TASK GOAL: Pictures should be excluded; otherwise, copy every entry exactly.

Dataset items:
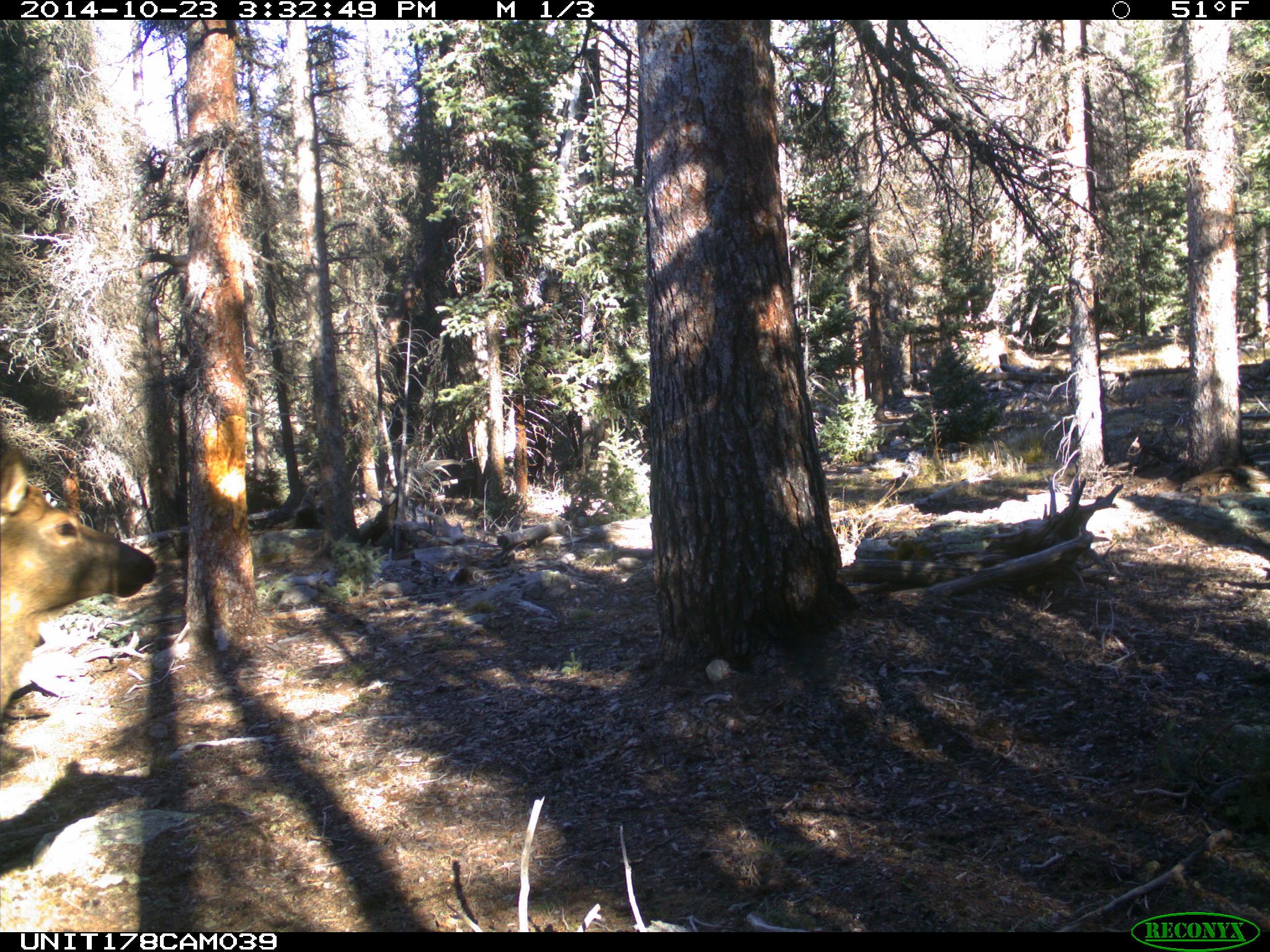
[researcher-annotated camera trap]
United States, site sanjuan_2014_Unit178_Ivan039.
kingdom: Animalia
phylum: Chordata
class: Mammalia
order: Artiodactyla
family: Cervidae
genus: Cervus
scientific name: Cervus elaphus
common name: red deer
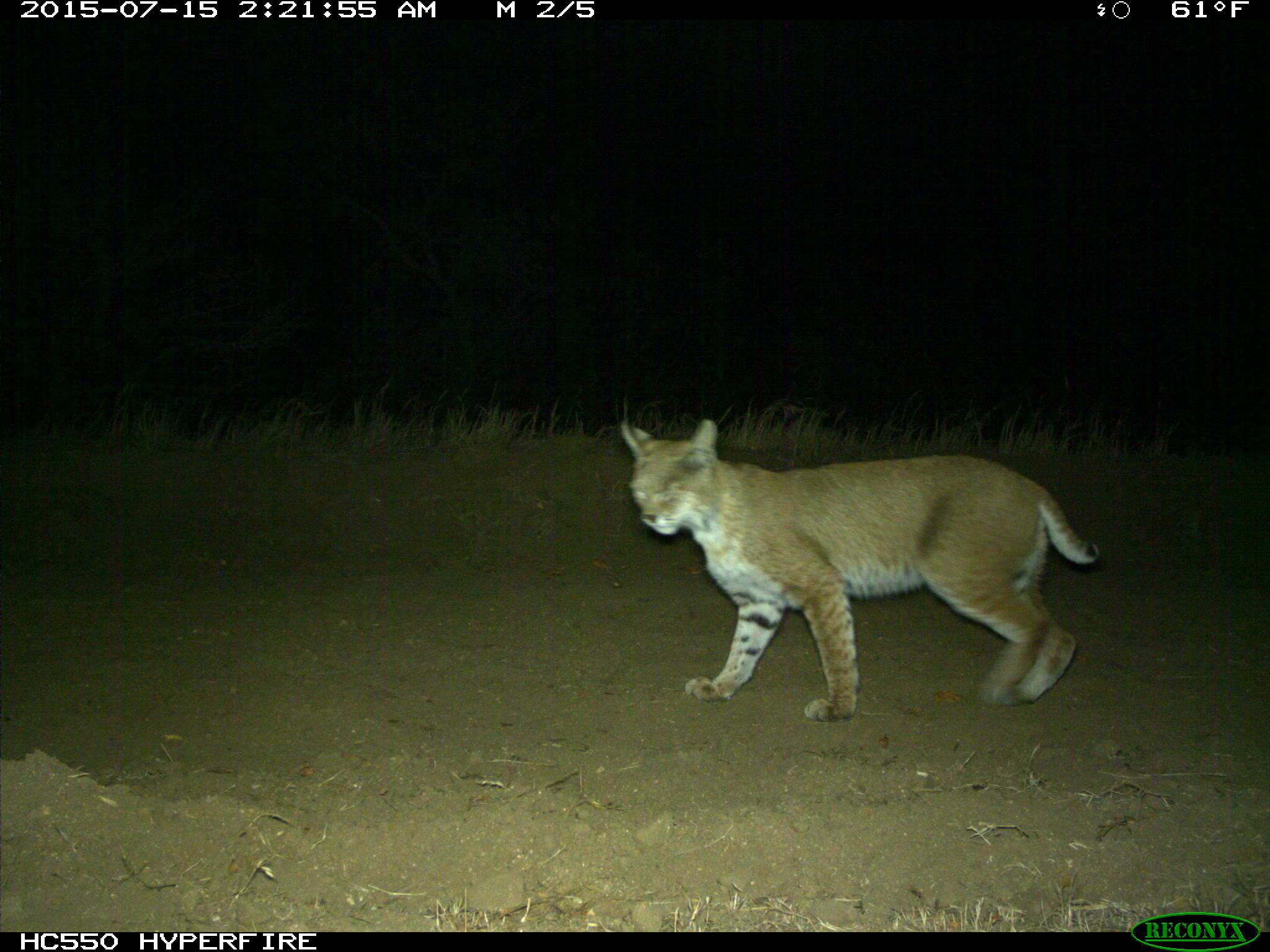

RESPONSE TO THE EXERCISE:
[researcher-annotated camera trap]
United States, site sanjuan_2014_Unit178_Ivan039.
kingdom: Animalia
phylum: Chordata
class: Mammalia
order: Artiodactyla
family: Cervidae
genus: Cervus
scientific name: Cervus elaphus
common name: red deer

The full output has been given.